1. A device for switching an electric current, comprising:

separable fixed and mobile electrical contacts, and

a mechanism configured to switch the contacts between a closed state and an open state, the mechanism including:

a switching shaft that is coupled to a mobile electrical contact;

a trip hook that is pivotably mounted on a fixed support of the mechanism; and

a linking system coupling the switching shaft to the trip hook; wherein

the linking system includes a first pair of connecting rods and a second pair of connecting rods, the first connecting rods being pivotably mounted on the trip hook, the second connecting rods being mounted so as to pivot with a crank of the switching shaft,

the first connecting rods are connected to the second connecting rods with a single axis of articulation which forms a pivot link between the first connecting rods and the second connecting rods,

each of the first connecting rods is mounted on a first area of the axis of articulation having a first diameter, and

each of the second connecting rods is mounted on a second area of the axis of articulation having a second diameter, which is different from the first diameter.

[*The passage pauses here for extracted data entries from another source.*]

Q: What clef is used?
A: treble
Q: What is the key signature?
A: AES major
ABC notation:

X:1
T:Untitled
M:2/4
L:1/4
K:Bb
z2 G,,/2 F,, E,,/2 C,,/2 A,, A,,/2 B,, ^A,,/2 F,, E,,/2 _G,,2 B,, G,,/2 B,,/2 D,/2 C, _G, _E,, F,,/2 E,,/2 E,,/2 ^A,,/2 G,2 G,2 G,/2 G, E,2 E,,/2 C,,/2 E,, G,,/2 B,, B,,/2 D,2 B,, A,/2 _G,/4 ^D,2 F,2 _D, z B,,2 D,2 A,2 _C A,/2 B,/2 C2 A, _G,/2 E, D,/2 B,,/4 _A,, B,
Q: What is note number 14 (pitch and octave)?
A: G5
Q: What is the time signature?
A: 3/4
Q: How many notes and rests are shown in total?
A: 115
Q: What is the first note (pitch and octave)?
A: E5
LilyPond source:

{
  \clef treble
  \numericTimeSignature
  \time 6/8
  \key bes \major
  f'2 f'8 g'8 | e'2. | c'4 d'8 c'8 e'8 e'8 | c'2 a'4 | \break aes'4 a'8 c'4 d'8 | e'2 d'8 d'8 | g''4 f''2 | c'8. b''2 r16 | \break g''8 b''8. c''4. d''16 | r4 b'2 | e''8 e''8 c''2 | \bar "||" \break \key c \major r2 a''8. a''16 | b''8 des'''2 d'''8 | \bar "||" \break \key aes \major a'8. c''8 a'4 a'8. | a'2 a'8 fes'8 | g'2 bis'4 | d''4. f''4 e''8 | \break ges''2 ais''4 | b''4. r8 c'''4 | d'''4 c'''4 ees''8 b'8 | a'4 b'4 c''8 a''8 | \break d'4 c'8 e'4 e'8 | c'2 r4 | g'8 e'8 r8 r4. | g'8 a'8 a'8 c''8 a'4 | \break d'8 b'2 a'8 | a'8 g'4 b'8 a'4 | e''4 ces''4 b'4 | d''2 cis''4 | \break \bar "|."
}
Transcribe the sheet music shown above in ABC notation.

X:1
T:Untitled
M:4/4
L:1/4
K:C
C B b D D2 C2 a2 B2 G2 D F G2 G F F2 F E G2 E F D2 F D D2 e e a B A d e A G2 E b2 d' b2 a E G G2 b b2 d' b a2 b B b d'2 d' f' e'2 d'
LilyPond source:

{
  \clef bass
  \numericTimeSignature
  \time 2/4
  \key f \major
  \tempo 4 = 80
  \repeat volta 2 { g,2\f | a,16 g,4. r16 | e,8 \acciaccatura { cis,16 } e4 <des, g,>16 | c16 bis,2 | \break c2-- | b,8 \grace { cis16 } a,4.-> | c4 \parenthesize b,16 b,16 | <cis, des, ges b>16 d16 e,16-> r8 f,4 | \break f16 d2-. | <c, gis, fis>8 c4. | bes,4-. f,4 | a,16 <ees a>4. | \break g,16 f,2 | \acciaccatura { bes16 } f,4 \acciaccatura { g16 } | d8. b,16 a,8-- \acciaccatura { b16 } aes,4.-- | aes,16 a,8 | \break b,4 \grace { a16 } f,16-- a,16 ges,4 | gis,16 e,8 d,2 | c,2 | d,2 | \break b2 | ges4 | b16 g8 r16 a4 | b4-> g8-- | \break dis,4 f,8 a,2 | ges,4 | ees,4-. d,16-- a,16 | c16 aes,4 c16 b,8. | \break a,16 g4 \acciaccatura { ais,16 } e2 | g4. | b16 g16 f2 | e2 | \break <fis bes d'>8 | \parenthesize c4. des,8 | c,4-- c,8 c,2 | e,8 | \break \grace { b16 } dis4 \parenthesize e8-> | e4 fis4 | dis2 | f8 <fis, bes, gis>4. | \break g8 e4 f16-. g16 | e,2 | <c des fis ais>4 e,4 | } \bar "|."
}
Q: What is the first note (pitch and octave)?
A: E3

2. The device according to claim 1, wherein

the axis of articulation is mounted in the linking system so as to have a radial play of less than or equal to 0.1 mm for the first connecting rods and the second connecting rods.

3. The device according to claim 1, wherein

the axis of articulation is made of a steel alloy with chromium and molybdenum.

4. The device according to claim 1, wherein

the axis of articulation is formed by a one-piece part.

5. The device according to claim 1, wherein

each of the second connecting rods has a shape bent in an arc.

6. The device according to claim 1, wherein

each of the ends of the axis of articulation includes a head, each head including an overwidth funning a retaining portion for preventing separation of the first connecting rods and the second connecting rods from one another.

7. The device according to claim 6, wherein

a height of each head is less than or equal to 5 mm.

8. The device according to claim 6, wherein

the greatest width of each head is between 9 mm and 10 mm.

9. The device according to claim 6, wherein

a height of each head is between 2 mm and 3 mm.

10. The device according to claim 6, wherein

the greatest width of each head is between 9.6 mm and 9.8 mm.

11. The device according to claim 6, wherein

the axis of articulation includes a peripheral groove formed at a base of each head.

12. The device according to claim 11, wherein

a depth of the peripheral groove is between 0.2 mm and 0.6 mm.

13. The device according to claim 11, wherein

a depth of the peripheral groove is equal to 0.4 mm.